The Disney animated film “Coco,” set in Central Mexico, helped out in that regard. Students were watching the film during Sanchez’s class on Tuesday.

“My objective was for them to get to know their families,” Sanchez said. “I had parents calling me excited about the project. Whole families got involved, brothers and sisters, mothers and fathers, and the students had a part.” The only requirement was a shoe box to get started.

Seventh-grade twins Marely and Maria Ornelas proudly showed off the altar they made for their grandparents.

Included were “favorite things they used to eat, corn, tamales, things like that,” Marely said. “It was a chance for them to go out and be with the living,” Maria said.

Sanchez said there were discussions about the levels the deceased had to travel to visit the living, as well as a conversation about whole families barbecuing at cemeteries in Mexico while “reliving that time when the person was alive.”

The altars are in the Besteiro library, where Sanchez plans to take a picture of each student with their altar before returning them next week.

Isiel Paz did his altar about his great-grandfather who he “barely even knew” while he was alive but found out about doing the project.

“He loved to eat tamales.
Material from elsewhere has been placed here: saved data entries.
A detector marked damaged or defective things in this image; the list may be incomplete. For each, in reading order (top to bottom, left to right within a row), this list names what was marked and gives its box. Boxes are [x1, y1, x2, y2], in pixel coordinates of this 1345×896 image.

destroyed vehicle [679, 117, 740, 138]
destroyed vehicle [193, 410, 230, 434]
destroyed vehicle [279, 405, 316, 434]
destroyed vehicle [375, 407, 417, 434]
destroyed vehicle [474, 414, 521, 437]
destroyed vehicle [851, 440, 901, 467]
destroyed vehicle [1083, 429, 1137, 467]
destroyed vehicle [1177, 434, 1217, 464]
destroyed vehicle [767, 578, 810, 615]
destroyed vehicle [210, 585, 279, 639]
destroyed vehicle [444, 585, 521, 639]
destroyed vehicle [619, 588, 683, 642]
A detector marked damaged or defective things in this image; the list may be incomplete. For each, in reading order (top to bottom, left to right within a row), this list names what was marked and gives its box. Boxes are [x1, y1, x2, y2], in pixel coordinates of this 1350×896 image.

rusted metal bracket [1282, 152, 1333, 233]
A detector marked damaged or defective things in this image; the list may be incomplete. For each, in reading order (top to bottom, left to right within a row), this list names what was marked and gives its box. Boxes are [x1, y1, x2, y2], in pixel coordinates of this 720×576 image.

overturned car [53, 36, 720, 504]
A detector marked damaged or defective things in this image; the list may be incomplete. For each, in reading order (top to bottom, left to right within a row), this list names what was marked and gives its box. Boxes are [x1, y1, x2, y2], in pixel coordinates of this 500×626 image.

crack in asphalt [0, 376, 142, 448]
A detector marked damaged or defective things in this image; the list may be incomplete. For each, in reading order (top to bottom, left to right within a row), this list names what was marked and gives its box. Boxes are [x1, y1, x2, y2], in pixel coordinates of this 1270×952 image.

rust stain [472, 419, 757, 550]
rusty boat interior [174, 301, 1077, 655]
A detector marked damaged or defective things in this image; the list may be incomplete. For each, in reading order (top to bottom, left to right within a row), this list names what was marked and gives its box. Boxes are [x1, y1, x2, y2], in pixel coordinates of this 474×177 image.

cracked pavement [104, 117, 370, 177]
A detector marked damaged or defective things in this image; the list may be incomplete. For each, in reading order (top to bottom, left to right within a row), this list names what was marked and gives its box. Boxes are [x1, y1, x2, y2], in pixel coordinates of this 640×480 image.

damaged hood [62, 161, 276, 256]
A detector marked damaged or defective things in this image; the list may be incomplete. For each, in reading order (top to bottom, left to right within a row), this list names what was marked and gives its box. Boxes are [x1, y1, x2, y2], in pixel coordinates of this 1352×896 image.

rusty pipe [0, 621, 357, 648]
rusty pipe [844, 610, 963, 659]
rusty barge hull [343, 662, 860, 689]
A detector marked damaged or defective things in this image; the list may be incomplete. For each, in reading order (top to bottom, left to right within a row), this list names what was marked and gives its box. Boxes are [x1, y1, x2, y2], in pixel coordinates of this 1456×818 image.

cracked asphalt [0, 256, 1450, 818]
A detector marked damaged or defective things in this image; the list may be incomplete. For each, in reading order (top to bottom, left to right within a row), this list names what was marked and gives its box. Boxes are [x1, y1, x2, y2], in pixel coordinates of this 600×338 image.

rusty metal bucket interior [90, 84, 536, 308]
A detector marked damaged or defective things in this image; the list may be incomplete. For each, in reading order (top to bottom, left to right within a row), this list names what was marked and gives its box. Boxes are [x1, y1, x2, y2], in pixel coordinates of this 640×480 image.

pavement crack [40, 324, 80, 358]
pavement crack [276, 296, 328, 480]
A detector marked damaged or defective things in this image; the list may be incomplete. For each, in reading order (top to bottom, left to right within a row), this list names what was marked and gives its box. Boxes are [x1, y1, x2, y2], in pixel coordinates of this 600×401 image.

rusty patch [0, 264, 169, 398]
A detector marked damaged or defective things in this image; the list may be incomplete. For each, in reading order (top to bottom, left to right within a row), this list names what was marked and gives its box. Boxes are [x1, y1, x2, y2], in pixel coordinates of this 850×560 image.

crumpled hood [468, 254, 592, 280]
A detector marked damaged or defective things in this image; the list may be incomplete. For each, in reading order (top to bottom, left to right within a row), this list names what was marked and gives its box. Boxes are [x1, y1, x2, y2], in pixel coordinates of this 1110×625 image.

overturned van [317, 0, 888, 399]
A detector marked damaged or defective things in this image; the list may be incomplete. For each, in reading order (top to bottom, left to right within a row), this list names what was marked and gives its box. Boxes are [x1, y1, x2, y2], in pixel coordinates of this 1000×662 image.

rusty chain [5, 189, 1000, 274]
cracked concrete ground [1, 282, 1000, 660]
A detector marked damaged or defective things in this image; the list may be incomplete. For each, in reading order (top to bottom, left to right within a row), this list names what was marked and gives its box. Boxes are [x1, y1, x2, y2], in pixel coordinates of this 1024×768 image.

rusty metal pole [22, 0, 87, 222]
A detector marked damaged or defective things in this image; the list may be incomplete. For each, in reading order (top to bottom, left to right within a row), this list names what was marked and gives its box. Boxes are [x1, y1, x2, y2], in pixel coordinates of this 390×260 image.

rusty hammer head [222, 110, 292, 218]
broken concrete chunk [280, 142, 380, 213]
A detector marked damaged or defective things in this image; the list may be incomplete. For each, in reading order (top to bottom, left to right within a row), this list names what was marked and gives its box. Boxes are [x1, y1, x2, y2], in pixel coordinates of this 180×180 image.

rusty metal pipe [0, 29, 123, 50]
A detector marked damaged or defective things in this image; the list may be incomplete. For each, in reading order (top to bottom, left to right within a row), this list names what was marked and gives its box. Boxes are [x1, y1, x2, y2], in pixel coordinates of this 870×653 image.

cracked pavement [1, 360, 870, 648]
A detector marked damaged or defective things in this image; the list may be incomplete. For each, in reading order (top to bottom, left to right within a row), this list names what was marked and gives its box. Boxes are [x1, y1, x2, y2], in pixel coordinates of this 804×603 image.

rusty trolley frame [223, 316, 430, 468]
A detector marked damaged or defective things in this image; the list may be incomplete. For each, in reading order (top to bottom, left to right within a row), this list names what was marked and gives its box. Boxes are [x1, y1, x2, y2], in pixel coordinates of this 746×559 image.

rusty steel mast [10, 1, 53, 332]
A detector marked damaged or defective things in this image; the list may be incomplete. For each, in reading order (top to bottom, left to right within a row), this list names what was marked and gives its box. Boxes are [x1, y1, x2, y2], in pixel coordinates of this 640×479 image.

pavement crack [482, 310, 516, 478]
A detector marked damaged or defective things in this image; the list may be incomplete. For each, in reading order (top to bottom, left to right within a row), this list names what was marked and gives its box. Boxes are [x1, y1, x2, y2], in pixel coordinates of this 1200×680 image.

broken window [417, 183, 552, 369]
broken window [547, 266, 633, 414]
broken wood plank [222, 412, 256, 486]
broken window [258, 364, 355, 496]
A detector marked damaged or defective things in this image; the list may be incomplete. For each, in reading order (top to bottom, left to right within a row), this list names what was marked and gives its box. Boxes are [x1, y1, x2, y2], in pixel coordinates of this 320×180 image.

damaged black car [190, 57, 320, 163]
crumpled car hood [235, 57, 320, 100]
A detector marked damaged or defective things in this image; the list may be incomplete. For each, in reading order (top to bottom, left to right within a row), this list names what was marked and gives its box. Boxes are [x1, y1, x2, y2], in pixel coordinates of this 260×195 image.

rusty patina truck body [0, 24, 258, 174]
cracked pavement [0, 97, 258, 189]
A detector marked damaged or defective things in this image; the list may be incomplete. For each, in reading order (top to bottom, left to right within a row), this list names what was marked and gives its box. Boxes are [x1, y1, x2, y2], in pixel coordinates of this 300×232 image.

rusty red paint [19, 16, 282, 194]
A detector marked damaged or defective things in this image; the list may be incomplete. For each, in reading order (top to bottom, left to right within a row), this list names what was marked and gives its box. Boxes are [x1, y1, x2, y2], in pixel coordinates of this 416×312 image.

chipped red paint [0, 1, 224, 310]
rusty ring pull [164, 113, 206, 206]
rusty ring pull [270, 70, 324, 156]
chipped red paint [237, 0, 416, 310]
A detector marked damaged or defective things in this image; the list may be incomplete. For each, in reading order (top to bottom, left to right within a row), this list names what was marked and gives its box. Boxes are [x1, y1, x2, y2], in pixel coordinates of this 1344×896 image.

The best thing is that I got to know him a little bit more. He was my mom’s father,” Isiel said.

Another student, Miguel Gamez, did his altar about his uncle, “who was very well known here at Besteiro,” Sanchez said, adding that she recognized the uncle when Miguel included his photo in his altar.

“He came on very strong at first, he threatened me,” she said of the uncle. “But in the end he was my best friend. I was a floating teacher and he helped me.”

“It takes me to reprimand the student, call the parents and then they come up with this,” Sanchez said indicating the altars with a sweep of her hand. “It was like the brother, mom, dad, everybody took part in it. I told the kids this is something to be proud of. This is your culture, your family. We don’t understand how rich our culture is.”